I still believe when we know better, we do better. I see signs of this everywhere, if I pay attention. Share on X

I can’t change the tanks sitting at MY Lincoln Memorial, or the concentration camps at the border, or all things so alive in my country that are ugly, dehumanizing and do not speak to some of the inherent goodness I believe was alive in our forefathers.

I can’t change a lot of things, but I can change my own practice of freedom. I can change my corner of the world, and so can you. I can practice what most of our elected officials won’t. 

Generally we think of freedom as release from a burden. However, looking at the roots of the word freedom you find its origins to mean “power of self-determination.” Perhaps someone else does not always determine my experience of freedom – something I forget once in a while.

We are told we can claim our freedom, but freedom from what? How many of us really feel FREE most of the time? And do I have clarity of what being FREE means? If I have freedom and you don’t, then do I really have freedom?

So if I go one step closer and look at the roots of the word “free” it takes me even deeper. To be “free” means “to love, think of lovingly, to honor…” 

This I can get behind. This is why I remain hopeful. Every day I have to look at my own perspective, judgments, thoughts and feelings. And if I can heal some of those, there’s hope for us all.

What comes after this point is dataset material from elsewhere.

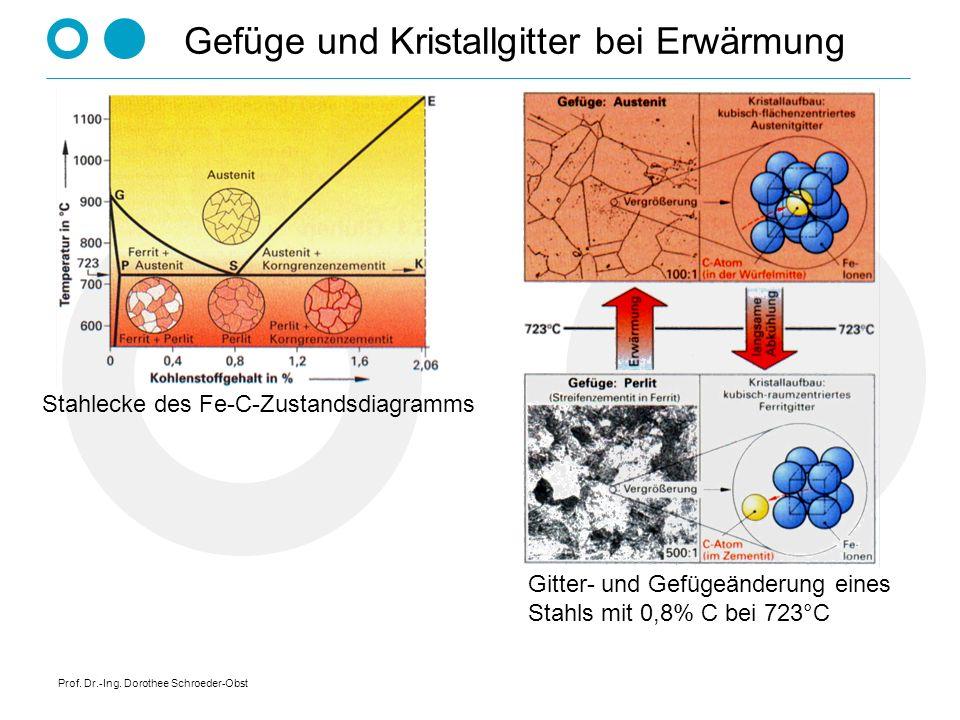 Prof. Dr.-Ing. Dorothee Schroeder-Obst Gefüge und Kristallgitter bei Erwärmung Stahlecke des Fe-C-Zustandsdiagramms Gitter- und Gefügeänderung eines S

My experience in life is determined largely by how I relate to everything around me and within me. And while there are relationships, habits and beliefs to dismantle or release in order to know freedom, mostly it’s about putting things together – making “friends” with and relating to everything. Remember when I said that the root of the word free is “honor?” Well that’s what making friends with everything means – being honorable. Whew. I don’t know about you, but my work isn’t done.

And never once did I say it was necessarily easy, but NOW more than ever, honor needs a seat at our tables. Share on X

Honor is the natural expression of honesty and integrity in my actions. My higher self will always guide me in the honorable direction as I consider how my actions affect the interconnected web of life, how I am relating to everything as I fight for what is good, true and beautiful.

Finally, honor cannot exist without love.

The moment I begin to friend everything, to walk the honorable path, as an honorable being, I awaken an eternal paradox I will forever dance with. I am reminded just how small and naked I am (the things I can’t change)  AND in that smallness I see my presence matters COMPLETELY (in my corner of the world) because it becomes about ALL life, not just about me. 

It is love and honor – pure freedom – our individual and collective power of self-determination.

Akhenaton said, “Honor is the inner garment of the Soul, the first thing put on by it with the flesh, and the last it lays down at its separation from it.” So I may not be able to hold on to the people I love so dearly. Or rescue families at the border. I may not get the dream job I worked so hard for, or lose the child for which I have planned and prayed. I likely will feel angry and disgusted with people in office and elements of my country. 

Whatever losses, judgments, wounds and growing edges I have stepped into, each is a “friend” waiting for me to arrange as stepping stones for my path of honor, my path of freedom. So this year, being free, and freedom, are not things I have, but are a dance with living, loving and deep honor.